▸ Questions about scenes shown in images
## Begin

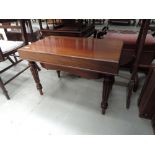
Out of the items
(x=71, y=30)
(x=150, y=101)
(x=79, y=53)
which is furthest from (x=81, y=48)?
(x=71, y=30)

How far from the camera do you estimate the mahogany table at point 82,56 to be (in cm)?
92

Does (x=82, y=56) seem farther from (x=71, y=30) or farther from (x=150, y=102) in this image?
(x=71, y=30)

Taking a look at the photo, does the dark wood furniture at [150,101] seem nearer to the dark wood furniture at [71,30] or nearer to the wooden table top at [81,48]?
the wooden table top at [81,48]

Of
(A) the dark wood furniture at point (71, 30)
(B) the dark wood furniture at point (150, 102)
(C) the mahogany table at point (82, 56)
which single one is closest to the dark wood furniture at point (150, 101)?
(B) the dark wood furniture at point (150, 102)

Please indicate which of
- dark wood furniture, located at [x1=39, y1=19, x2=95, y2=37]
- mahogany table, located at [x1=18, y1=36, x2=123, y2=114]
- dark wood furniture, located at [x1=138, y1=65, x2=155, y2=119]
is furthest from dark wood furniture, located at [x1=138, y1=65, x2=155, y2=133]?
dark wood furniture, located at [x1=39, y1=19, x2=95, y2=37]

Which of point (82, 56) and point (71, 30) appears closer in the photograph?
point (82, 56)

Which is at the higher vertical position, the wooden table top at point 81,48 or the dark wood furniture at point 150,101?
the wooden table top at point 81,48

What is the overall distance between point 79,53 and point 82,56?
6cm

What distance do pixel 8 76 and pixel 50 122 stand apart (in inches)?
42.4

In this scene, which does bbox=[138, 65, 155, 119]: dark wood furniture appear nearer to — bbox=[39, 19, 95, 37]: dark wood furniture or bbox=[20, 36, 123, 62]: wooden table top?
bbox=[20, 36, 123, 62]: wooden table top

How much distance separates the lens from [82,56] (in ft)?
3.17
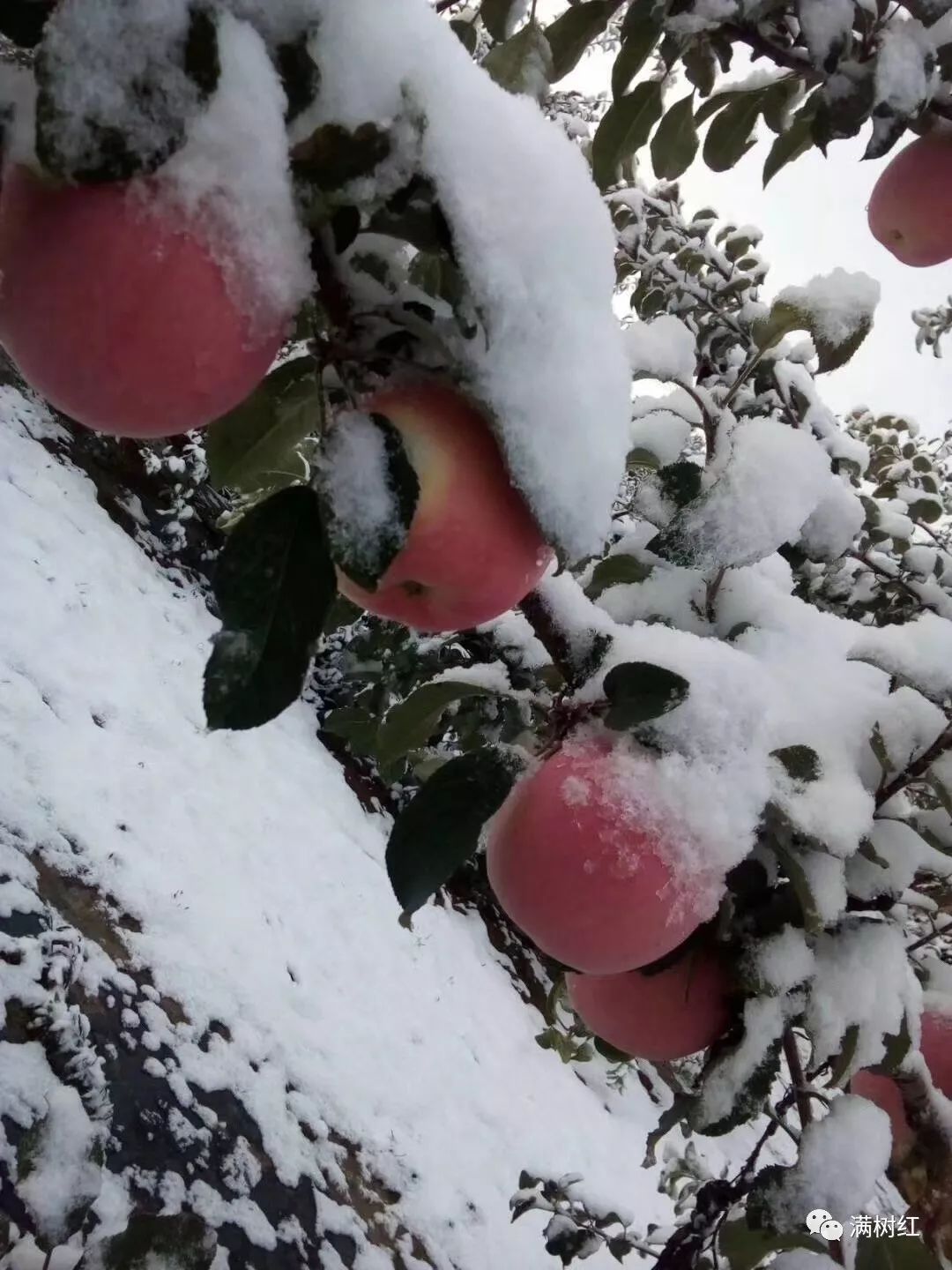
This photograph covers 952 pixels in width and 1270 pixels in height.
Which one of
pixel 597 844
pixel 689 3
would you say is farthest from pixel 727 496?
pixel 689 3

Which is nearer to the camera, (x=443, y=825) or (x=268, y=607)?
(x=268, y=607)

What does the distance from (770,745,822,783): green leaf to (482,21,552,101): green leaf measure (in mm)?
454

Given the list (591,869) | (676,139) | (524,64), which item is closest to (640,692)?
(591,869)

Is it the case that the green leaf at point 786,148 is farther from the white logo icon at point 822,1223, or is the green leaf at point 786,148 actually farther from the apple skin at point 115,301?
the white logo icon at point 822,1223

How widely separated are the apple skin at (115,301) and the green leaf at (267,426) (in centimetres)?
11

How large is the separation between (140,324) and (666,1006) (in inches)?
21.8

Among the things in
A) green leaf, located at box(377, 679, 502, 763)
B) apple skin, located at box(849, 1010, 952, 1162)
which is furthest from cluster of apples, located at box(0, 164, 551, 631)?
apple skin, located at box(849, 1010, 952, 1162)

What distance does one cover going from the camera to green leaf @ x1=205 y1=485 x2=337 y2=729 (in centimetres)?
37

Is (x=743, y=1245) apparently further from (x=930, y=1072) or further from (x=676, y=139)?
(x=676, y=139)

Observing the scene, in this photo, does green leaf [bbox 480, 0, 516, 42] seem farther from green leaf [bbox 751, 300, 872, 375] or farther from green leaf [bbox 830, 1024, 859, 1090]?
green leaf [bbox 830, 1024, 859, 1090]

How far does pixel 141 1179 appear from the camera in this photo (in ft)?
4.06

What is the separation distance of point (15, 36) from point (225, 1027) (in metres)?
1.62

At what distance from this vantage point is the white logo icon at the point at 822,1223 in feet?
2.00

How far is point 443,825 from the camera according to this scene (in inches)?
21.0
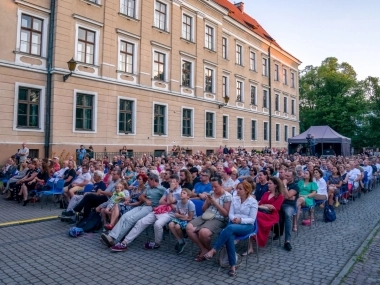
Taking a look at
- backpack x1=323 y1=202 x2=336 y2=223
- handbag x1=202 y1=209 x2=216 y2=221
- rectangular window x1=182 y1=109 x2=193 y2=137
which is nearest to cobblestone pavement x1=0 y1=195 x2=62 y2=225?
handbag x1=202 y1=209 x2=216 y2=221

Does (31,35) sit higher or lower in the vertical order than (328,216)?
higher

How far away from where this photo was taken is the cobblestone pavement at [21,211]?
859 cm

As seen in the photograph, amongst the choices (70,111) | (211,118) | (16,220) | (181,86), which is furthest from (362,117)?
(16,220)

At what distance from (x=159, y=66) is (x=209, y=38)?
724 centimetres

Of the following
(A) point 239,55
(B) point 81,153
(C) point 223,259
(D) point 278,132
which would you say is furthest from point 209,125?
(C) point 223,259

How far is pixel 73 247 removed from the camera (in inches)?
243

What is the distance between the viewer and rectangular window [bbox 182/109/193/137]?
2508 centimetres

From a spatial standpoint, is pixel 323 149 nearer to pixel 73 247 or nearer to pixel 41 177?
pixel 41 177

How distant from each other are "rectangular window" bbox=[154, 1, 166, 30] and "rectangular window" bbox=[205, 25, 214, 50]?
5311 mm

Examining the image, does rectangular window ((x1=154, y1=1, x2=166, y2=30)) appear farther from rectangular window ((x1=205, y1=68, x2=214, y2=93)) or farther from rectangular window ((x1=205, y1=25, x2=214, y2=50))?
rectangular window ((x1=205, y1=68, x2=214, y2=93))

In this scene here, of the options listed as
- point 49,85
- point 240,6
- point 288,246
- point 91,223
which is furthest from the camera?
point 240,6

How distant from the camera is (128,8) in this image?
21016 mm

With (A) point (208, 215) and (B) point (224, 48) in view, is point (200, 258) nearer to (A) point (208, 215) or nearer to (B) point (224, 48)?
(A) point (208, 215)

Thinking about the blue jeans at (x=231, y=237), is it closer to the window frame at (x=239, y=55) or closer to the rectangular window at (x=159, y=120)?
the rectangular window at (x=159, y=120)
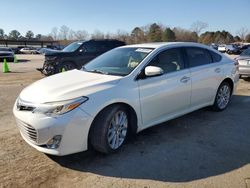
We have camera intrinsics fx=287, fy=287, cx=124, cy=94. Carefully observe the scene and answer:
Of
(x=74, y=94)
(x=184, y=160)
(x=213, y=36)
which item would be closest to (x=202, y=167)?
(x=184, y=160)

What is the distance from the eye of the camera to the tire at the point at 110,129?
398cm

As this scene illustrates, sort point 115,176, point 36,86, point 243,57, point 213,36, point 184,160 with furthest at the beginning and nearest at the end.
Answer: point 213,36
point 243,57
point 36,86
point 184,160
point 115,176

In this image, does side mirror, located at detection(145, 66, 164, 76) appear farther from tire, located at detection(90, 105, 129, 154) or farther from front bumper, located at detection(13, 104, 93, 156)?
front bumper, located at detection(13, 104, 93, 156)

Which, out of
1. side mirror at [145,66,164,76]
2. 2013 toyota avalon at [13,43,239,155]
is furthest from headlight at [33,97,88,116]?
side mirror at [145,66,164,76]

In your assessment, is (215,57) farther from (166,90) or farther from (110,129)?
(110,129)

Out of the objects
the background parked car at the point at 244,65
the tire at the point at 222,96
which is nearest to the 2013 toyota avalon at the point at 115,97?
the tire at the point at 222,96

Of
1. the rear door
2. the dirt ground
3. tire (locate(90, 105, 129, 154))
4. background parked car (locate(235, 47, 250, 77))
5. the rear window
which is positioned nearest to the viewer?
the dirt ground

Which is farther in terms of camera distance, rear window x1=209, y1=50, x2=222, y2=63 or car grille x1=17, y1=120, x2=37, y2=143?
rear window x1=209, y1=50, x2=222, y2=63

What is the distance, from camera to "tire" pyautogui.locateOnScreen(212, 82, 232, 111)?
21.1ft

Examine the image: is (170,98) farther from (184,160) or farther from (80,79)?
(80,79)

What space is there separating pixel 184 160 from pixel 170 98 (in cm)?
126

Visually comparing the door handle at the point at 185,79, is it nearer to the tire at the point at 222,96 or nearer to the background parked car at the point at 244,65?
the tire at the point at 222,96

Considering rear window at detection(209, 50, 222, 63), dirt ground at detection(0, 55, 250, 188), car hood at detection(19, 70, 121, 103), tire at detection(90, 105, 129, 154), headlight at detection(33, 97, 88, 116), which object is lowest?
dirt ground at detection(0, 55, 250, 188)

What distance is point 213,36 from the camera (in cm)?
9494
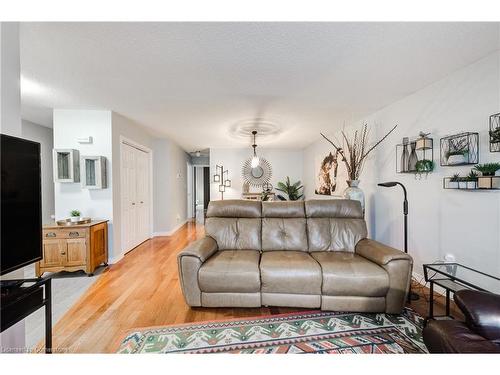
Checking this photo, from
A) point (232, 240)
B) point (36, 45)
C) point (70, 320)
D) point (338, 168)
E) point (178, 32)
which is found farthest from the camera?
point (338, 168)

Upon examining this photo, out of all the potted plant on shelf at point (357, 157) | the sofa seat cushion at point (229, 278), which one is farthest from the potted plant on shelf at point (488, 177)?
the sofa seat cushion at point (229, 278)

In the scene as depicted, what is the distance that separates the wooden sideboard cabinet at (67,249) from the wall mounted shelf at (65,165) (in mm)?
723

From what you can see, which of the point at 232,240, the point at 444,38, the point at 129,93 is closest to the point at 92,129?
the point at 129,93

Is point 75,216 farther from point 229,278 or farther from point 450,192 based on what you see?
point 450,192

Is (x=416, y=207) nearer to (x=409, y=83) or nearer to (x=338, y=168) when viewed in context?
(x=409, y=83)

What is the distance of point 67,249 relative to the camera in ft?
9.18

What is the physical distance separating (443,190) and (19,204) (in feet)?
11.4

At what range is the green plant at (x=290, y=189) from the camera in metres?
6.14

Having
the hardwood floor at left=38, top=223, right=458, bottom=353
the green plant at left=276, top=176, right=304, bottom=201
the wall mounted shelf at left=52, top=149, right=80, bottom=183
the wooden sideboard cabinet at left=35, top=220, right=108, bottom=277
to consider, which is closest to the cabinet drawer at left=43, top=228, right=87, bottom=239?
the wooden sideboard cabinet at left=35, top=220, right=108, bottom=277

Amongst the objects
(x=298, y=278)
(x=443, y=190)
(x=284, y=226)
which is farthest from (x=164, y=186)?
(x=443, y=190)

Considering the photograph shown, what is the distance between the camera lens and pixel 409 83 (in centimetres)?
237

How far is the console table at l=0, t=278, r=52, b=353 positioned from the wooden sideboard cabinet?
1.77 metres
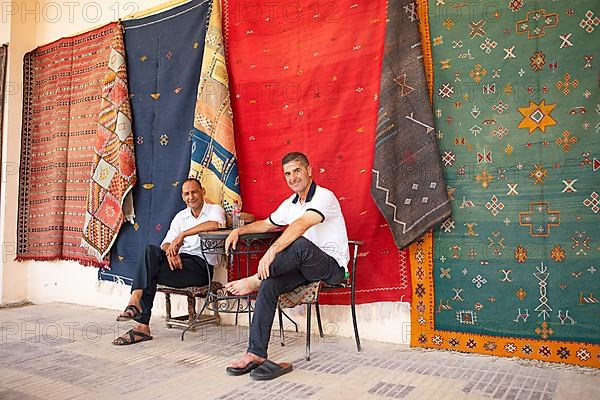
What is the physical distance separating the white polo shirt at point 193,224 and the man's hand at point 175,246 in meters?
0.12

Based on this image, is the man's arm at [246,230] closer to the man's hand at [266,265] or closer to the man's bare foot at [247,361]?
the man's hand at [266,265]

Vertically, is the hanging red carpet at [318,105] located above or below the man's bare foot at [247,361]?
above

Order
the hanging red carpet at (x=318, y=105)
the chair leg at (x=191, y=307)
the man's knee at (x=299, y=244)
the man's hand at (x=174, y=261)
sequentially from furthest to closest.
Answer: the chair leg at (x=191, y=307) → the man's hand at (x=174, y=261) → the hanging red carpet at (x=318, y=105) → the man's knee at (x=299, y=244)

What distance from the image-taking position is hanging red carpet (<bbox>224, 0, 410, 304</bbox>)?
298cm

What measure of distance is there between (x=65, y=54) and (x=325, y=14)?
2817 mm

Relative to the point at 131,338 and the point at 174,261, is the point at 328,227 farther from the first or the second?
the point at 131,338

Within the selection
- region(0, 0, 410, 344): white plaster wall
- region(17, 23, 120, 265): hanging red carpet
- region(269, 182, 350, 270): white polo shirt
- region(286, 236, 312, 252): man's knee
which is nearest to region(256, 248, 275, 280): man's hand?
region(286, 236, 312, 252): man's knee

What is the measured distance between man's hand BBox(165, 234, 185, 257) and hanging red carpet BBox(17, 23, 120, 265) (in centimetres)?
135

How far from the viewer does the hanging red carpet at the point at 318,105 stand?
9.77 ft

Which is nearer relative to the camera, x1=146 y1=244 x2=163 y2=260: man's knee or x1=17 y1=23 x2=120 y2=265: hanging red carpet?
x1=146 y1=244 x2=163 y2=260: man's knee

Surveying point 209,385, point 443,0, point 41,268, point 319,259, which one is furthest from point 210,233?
point 41,268

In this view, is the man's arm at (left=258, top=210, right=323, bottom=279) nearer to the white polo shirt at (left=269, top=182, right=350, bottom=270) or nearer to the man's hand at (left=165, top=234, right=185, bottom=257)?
the white polo shirt at (left=269, top=182, right=350, bottom=270)

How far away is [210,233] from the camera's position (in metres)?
2.97

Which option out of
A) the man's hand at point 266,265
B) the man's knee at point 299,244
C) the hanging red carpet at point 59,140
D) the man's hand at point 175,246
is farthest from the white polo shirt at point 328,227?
the hanging red carpet at point 59,140
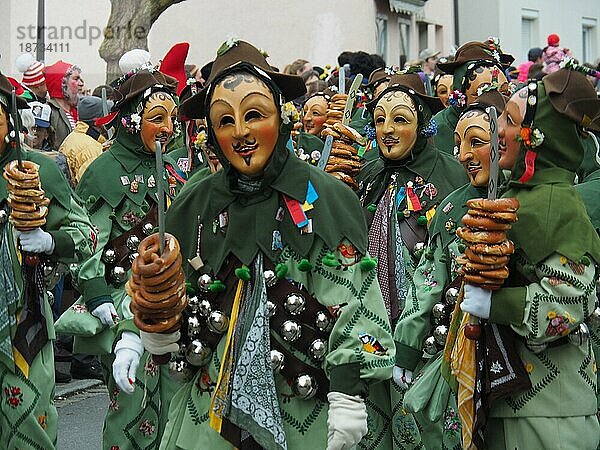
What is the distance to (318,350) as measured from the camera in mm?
4562

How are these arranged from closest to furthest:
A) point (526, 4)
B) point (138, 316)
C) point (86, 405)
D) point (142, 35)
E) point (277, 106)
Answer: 1. point (138, 316)
2. point (277, 106)
3. point (86, 405)
4. point (142, 35)
5. point (526, 4)

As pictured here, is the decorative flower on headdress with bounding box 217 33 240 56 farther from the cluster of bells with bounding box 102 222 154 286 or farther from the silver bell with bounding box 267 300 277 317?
the cluster of bells with bounding box 102 222 154 286

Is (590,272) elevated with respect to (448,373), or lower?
elevated

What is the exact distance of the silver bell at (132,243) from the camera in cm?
721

## End

Tally the lines in the items above that contain the word "farthest", and reply with only the number.

5